> _INPUT_
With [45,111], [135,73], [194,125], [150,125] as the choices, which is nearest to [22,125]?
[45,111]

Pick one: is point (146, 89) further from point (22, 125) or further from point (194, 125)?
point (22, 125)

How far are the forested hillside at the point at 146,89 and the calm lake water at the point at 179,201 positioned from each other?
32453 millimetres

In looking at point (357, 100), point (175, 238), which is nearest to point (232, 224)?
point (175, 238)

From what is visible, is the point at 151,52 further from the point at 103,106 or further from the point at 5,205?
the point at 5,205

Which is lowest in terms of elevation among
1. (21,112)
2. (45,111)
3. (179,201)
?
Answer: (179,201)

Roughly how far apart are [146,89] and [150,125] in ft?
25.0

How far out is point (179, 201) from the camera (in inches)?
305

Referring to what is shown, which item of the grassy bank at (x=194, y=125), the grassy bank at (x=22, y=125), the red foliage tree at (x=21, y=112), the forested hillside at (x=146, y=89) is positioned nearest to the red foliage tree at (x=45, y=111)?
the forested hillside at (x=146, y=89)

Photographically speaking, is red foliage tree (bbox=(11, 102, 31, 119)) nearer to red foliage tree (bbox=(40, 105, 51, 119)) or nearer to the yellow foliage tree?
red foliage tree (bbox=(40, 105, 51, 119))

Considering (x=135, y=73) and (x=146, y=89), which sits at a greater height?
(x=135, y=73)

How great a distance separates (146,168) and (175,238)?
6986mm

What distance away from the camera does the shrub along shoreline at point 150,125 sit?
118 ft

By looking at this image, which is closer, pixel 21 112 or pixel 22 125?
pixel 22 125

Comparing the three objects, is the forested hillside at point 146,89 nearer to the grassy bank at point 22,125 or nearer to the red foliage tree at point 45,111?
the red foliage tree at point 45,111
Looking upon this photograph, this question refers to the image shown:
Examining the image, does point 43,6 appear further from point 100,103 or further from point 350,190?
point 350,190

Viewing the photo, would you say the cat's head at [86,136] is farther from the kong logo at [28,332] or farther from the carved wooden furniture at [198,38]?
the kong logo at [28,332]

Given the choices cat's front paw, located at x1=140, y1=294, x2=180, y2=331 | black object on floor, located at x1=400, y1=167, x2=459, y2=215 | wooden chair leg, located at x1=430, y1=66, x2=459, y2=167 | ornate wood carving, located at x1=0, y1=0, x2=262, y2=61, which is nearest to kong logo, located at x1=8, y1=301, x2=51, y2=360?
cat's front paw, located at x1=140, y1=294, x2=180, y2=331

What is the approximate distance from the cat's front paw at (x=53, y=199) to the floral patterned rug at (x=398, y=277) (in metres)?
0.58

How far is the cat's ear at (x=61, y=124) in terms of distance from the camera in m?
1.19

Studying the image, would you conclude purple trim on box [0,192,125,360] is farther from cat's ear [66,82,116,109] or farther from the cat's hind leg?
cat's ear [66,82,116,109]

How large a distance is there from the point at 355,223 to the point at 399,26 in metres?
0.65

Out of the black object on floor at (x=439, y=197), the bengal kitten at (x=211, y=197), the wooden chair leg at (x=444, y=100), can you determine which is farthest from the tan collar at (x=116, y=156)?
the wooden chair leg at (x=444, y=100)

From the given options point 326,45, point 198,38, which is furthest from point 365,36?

> _WHAT IS BEING ASKED_
Copy all the entries verbatim.

> _EXERCISE RESULT_
With [45,111], [135,73], [194,125], [150,125] as the choices, which is nearest to [22,125]?
[45,111]

Pick one: is point (146, 89) further from point (22, 125) or further from point (194, 125)?
point (22, 125)

How far are the forested hillside at the point at 146,89 and the calm lake water at the point at 179,201 positioned from each other?
32453 millimetres

In looking at point (357, 100), point (175, 238), which is nearest to point (232, 224)?
point (175, 238)

From what is visible, is the point at 151,52 further from the point at 103,106 or further from the point at 5,205?
the point at 5,205

Which is lowest in terms of elevation among
1. (21,112)
2. (45,111)
3. (179,201)
?
Answer: (179,201)

Roughly how far apart are [146,89] and [150,125] in ft?
25.0

How far out is point (179, 201) from the camera (in inches)?
305

Referring to what is shown, which item of the grassy bank at (x=194, y=125), the grassy bank at (x=22, y=125), the red foliage tree at (x=21, y=112), the forested hillside at (x=146, y=89) is positioned nearest to the red foliage tree at (x=45, y=111)?
the forested hillside at (x=146, y=89)

Photographically speaking, is red foliage tree (bbox=(11, 102, 31, 119)) nearer to red foliage tree (bbox=(40, 105, 51, 119)) or nearer to the yellow foliage tree?
red foliage tree (bbox=(40, 105, 51, 119))

Considering (x=135, y=73) and (x=146, y=89), which sits at a greater height?
(x=135, y=73)

How great a distance separates (146,168) and (175,238)?
6986mm

What distance away from the camera does the shrub along shoreline at point 150,125 sit?
118 ft

By looking at this image, which is closer, pixel 21 112 or pixel 22 125?
pixel 22 125

Comparing the three objects, is the forested hillside at point 146,89 nearer to the grassy bank at point 22,125 or nearer to the red foliage tree at point 45,111?
the red foliage tree at point 45,111
Looking upon this photograph, this question refers to the image shown:
Examining the image, does point 43,6 appear further from point 100,103 or further from point 350,190?
point 350,190

Viewing the photo, would you say the cat's head at [86,136] is farther from the kong logo at [28,332] or farther from the carved wooden furniture at [198,38]?
the kong logo at [28,332]

Given the choices cat's front paw, located at x1=140, y1=294, x2=180, y2=331 | black object on floor, located at x1=400, y1=167, x2=459, y2=215 | wooden chair leg, located at x1=430, y1=66, x2=459, y2=167 | ornate wood carving, located at x1=0, y1=0, x2=262, y2=61, which is nearest to kong logo, located at x1=8, y1=301, x2=51, y2=360?
cat's front paw, located at x1=140, y1=294, x2=180, y2=331

What is the approximate distance from the cat's front paw at (x=53, y=199) to the floral patterned rug at (x=398, y=277) (in metres)?
0.58

How far is the cat's ear at (x=61, y=124) in terms of distance from the camera in m?
1.19

Studying the image, would you conclude purple trim on box [0,192,125,360] is farther from cat's ear [66,82,116,109] or farther from the cat's hind leg?
cat's ear [66,82,116,109]

How large a distance is there from the point at 355,223 to the point at 399,26 in metres?
0.65

Out of the black object on floor at (x=439, y=197), the bengal kitten at (x=211, y=197), the wooden chair leg at (x=444, y=100), can you determine which is farthest from the tan collar at (x=116, y=156)?
the wooden chair leg at (x=444, y=100)

From the given options point 326,45, point 198,38, which is furthest from point 365,36?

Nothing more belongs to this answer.